Oxygenic and anoxygenic photosynthesis have long been considered defining traits of cyanobacteria. However, whether the important cyanobacterial genus Synechococcus is capable of anoxygenic photosynthesis remains unconfirmed. Here, we report that Synechococcus sp. PCC 7002 is capable of anoxygenic photosynthesis when sulfide (H₂S) is supplied as the sole electron donor. Combining the targeted deletion of the sulfide: quinone oxidoreductase gene (Δsqr) with 3-(3,4-dichlorophenyl)-1,1-dimethylurea (DCMU) mediated the inhibition of photosystem II. We demonstrated that SQR-mediated H₂S oxidation sustains light-dependent CO₂ fixation in the absence of O₂ evolution. Our genome-wide transcriptomic profiling further revealed that polysulfide (H₂S_n) and hydrogen peroxide (H₂O₂) function as distinct signaling molecules in oxygenic and anoxygenic photosynthesis, modulating central carbon and energy metabolism.
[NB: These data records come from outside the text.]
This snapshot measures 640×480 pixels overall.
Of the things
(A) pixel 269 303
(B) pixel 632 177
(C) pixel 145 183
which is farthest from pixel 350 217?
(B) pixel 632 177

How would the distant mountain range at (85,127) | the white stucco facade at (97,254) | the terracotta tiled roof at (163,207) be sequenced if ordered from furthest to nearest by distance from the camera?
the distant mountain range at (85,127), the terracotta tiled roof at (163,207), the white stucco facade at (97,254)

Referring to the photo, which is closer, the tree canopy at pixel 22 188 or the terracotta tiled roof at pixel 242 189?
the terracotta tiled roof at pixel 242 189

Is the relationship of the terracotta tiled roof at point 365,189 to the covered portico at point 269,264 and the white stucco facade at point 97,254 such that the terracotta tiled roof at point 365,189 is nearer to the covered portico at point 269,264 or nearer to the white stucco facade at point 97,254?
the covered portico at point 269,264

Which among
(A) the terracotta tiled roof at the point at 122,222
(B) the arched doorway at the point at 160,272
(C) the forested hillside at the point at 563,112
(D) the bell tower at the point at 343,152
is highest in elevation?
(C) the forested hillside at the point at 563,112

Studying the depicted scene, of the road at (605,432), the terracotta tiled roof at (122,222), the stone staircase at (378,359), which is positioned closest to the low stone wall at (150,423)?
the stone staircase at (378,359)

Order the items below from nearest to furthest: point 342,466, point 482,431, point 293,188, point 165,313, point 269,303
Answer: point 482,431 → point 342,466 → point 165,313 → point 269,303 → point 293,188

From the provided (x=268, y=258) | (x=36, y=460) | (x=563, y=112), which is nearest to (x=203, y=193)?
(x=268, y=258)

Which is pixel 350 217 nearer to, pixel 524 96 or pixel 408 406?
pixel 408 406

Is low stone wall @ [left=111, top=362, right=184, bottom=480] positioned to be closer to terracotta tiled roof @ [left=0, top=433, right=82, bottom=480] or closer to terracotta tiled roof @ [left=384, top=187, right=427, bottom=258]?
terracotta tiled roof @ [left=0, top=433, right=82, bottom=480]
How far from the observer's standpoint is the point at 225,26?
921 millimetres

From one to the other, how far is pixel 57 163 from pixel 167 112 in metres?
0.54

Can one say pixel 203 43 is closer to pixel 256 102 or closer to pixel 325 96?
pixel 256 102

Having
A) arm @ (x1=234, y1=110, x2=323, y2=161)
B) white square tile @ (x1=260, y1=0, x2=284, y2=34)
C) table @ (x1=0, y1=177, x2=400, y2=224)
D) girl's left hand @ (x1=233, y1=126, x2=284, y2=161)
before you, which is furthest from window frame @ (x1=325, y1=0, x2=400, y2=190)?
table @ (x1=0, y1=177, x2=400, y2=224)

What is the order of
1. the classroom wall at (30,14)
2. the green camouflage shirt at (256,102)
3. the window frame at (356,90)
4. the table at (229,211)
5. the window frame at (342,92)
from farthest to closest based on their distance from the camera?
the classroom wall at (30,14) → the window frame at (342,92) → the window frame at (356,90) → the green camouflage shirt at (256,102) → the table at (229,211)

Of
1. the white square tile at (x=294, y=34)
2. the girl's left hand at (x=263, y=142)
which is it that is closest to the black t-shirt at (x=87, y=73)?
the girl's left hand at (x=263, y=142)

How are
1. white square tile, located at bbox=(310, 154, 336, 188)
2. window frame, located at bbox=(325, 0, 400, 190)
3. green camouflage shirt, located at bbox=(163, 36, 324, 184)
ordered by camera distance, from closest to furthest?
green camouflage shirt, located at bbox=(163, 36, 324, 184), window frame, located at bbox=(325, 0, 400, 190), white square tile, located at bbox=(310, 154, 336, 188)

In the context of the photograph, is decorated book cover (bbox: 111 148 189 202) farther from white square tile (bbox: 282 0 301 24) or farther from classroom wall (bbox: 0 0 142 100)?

In central carbon metabolism, H₂S_n markedly upregulates the expression of key genes, including psbA, petC, rbcL, and rbcS, whereas H₂O₂ downregulates these genes. Within energy metabolism, both molecules converge on oxidative phosphorylation by upregulating genes encoding NADH dehydrogenase and ATP synthase. Furthermore, H₂Sₙ treatment uniquely induces sulfur-assimilation and ROS-detoxifying enzymes, conferring a markedly higher tolerance than H₂O₂. These findings provide direct evidence of anoxygenic photosynthesis in the genus Synechococcus and uncover a dual regulatory network that allows Synechococcus sp. PCC 7002 to balance redox homeostasis under fluctuating oxic/anoxic conditions.